A inicios del siglo XX destaca la figura de Leopoldo Lugones quien en 1916, con sus conferencias de El payador, rescata el Martín Fierro calificándolo como canto homérico de la literatura argentina: “En el texto de Lugones, la desaparición del gaucho no es sólo un hecho histórico irreversible, sino también un acto necesario para completar su mitificación”, señala Rafael Olea Franco y agrega que para Lugones “la grandeza de una raza está patente en sus heroicos orígenes, por lo que esta parte del mito preside también una de las funciones del gaucho. […] Se trata pues de un acto heroico que constituye a la vez un sacrificio ritual: un rito de sangre, de virilidad, que proveyó al carácter argentino de los atributos y de la fuerza indispensables para aspirar a un destino de grandeza. Consumado el sacrificio ritual de los orígenes de la identidad argentina, petrificado ya el gaucho en un mito que lo sublima […] Debido a la desparición real del gaucho, Lugones plantea el espacio literario como el medio para su recuperación: el símbolo de las más altas virtudes del carácter argentino no existe ya, pero ha quedado plasmado en la literatura”.[17]

Durante la primera mitad del siglo XX destaca la figura de Alfonso Reyes, gran admirador de la cultura clásica. Reyes escribe su poema dramático Ifigenia cruel (1924) y publica Los trabajos y los días (1945), Estudios helénicos (1957), La filosofía helenística (1959), La afición de Grecia (1960), La crítica en la edad ateniense. La antigua retórica (1961), Religión griega. Mitología griega (1964) entre una vasta obra ensayística, además de traducir la Ilíada de Homero, en 1951.

Registros mostrados
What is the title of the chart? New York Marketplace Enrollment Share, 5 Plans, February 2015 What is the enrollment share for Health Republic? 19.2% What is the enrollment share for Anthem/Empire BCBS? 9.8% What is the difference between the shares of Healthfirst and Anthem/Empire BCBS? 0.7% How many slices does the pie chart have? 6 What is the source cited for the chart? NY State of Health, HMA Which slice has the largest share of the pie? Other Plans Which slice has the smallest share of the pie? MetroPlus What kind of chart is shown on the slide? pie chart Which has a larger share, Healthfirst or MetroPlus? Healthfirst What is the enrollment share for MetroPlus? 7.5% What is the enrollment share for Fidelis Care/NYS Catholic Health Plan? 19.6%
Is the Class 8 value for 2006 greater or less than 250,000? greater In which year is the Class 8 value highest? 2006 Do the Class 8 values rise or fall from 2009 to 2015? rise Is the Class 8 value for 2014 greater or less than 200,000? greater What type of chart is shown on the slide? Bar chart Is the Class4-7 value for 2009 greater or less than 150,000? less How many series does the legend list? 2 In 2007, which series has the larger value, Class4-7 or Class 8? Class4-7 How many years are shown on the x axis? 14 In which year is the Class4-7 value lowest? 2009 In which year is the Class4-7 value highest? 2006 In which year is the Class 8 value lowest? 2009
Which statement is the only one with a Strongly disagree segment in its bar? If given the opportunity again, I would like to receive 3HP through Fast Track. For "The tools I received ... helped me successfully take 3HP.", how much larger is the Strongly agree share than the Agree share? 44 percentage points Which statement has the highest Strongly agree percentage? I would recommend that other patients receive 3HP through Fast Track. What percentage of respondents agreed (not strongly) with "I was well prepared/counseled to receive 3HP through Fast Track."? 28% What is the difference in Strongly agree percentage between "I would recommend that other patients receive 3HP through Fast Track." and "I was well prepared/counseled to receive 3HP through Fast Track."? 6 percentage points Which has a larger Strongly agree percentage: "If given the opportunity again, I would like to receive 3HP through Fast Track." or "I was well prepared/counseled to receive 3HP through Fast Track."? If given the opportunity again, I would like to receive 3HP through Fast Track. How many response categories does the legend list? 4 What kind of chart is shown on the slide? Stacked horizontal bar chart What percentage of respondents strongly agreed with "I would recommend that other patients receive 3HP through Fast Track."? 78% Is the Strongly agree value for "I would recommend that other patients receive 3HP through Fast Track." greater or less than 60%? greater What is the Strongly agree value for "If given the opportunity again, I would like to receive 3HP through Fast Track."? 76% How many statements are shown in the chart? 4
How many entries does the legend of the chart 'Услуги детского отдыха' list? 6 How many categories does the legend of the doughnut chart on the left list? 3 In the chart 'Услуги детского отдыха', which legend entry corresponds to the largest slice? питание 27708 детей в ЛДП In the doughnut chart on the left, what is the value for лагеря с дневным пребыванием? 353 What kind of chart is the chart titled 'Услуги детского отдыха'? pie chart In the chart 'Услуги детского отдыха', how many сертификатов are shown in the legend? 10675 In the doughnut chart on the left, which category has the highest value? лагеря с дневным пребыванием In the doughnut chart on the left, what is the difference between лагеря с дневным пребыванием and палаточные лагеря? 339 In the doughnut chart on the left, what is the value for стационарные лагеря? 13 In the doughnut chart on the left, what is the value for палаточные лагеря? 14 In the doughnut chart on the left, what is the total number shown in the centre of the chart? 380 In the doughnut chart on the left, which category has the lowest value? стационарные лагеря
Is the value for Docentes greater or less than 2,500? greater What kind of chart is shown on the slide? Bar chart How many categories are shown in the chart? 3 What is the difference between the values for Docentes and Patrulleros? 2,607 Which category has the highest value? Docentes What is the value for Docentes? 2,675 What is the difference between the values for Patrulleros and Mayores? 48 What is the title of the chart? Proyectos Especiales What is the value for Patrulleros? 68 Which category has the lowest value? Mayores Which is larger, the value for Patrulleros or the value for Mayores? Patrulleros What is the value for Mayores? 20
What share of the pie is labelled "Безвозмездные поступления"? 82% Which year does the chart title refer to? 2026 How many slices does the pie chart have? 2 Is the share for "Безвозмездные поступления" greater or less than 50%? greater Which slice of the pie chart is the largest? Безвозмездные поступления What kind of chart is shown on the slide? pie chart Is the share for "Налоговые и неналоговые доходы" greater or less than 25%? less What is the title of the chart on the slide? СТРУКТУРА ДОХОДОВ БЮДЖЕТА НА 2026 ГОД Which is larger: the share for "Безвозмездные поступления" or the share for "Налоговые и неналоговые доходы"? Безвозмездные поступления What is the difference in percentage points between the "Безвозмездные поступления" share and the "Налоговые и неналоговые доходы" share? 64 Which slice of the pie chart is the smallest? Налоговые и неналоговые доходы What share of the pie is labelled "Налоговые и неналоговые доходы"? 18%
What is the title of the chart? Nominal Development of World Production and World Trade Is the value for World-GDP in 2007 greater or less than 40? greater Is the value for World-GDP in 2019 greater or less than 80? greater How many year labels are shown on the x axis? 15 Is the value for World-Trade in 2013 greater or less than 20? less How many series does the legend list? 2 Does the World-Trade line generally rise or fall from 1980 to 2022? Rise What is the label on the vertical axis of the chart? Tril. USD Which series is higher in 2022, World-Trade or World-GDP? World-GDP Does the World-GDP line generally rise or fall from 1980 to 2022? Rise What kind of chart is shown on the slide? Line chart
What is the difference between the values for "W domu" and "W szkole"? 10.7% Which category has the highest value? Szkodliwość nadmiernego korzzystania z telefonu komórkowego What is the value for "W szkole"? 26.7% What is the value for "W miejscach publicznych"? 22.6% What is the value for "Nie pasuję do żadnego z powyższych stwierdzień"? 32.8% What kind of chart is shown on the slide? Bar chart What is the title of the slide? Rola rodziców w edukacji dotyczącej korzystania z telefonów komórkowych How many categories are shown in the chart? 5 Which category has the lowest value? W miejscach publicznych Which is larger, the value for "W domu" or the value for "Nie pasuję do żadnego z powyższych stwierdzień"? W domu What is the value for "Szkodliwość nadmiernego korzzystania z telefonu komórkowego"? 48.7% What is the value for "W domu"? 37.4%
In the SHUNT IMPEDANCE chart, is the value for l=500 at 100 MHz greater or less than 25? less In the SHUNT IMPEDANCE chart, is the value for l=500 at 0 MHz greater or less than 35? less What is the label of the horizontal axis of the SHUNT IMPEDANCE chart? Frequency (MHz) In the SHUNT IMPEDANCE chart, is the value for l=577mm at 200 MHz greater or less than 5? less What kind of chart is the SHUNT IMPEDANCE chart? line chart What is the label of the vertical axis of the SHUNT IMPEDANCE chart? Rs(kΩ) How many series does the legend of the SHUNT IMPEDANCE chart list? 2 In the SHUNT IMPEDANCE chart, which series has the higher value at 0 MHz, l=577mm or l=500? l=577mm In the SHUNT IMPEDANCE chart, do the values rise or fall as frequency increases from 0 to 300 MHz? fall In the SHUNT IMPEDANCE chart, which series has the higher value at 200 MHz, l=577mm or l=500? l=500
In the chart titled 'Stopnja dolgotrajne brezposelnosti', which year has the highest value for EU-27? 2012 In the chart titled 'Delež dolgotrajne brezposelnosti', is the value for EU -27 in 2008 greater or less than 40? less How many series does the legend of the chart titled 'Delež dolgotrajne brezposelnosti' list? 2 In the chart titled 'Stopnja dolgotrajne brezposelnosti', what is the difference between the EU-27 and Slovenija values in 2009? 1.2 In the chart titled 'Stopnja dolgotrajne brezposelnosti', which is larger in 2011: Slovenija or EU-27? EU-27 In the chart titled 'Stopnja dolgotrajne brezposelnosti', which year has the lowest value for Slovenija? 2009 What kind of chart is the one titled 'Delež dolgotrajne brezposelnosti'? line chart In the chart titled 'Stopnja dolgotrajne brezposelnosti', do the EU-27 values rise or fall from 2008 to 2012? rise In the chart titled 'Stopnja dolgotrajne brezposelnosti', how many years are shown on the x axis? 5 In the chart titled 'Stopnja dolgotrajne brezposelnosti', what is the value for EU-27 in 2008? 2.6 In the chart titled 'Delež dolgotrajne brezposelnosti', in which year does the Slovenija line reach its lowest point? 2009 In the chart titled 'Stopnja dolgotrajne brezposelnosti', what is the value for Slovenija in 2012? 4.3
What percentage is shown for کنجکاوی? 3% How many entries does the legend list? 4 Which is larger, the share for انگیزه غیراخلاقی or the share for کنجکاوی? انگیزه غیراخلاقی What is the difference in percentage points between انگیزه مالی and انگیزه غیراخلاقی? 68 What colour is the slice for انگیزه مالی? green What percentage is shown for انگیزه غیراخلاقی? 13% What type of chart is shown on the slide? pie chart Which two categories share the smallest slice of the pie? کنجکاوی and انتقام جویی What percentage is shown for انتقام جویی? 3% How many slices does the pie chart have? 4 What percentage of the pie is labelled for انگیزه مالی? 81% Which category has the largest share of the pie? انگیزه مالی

Consignas de trabajo
1. Reproduce del texto proporcionado el fragmento que empieza en "Durante la primera" y termina en "Homero, en 1951.".
2. Según el texto proporcionado, ¿en qué año tradujo Alfonso Reyes la Ilíada de Homero?

Respuestas dadas
1.
Durante la primera mitad del siglo XX destaca la figura de Alfonso Reyes, gran admirador de la cultura clásica. Reyes escribe su poema dramático Ifigenia cruel (1924) y publica Los trabajos y los días (1945), Estudios helénicos (1957), La filosofía helenística (1959), La afición de Grecia (1960), La crítica en la edad ateniense. La antigua retórica (1961), Religión griega. Mitología griega (1964) entre una vasta obra ensayística, además de traducir la Ilíada de Homero, en 1951.

2. En 1951.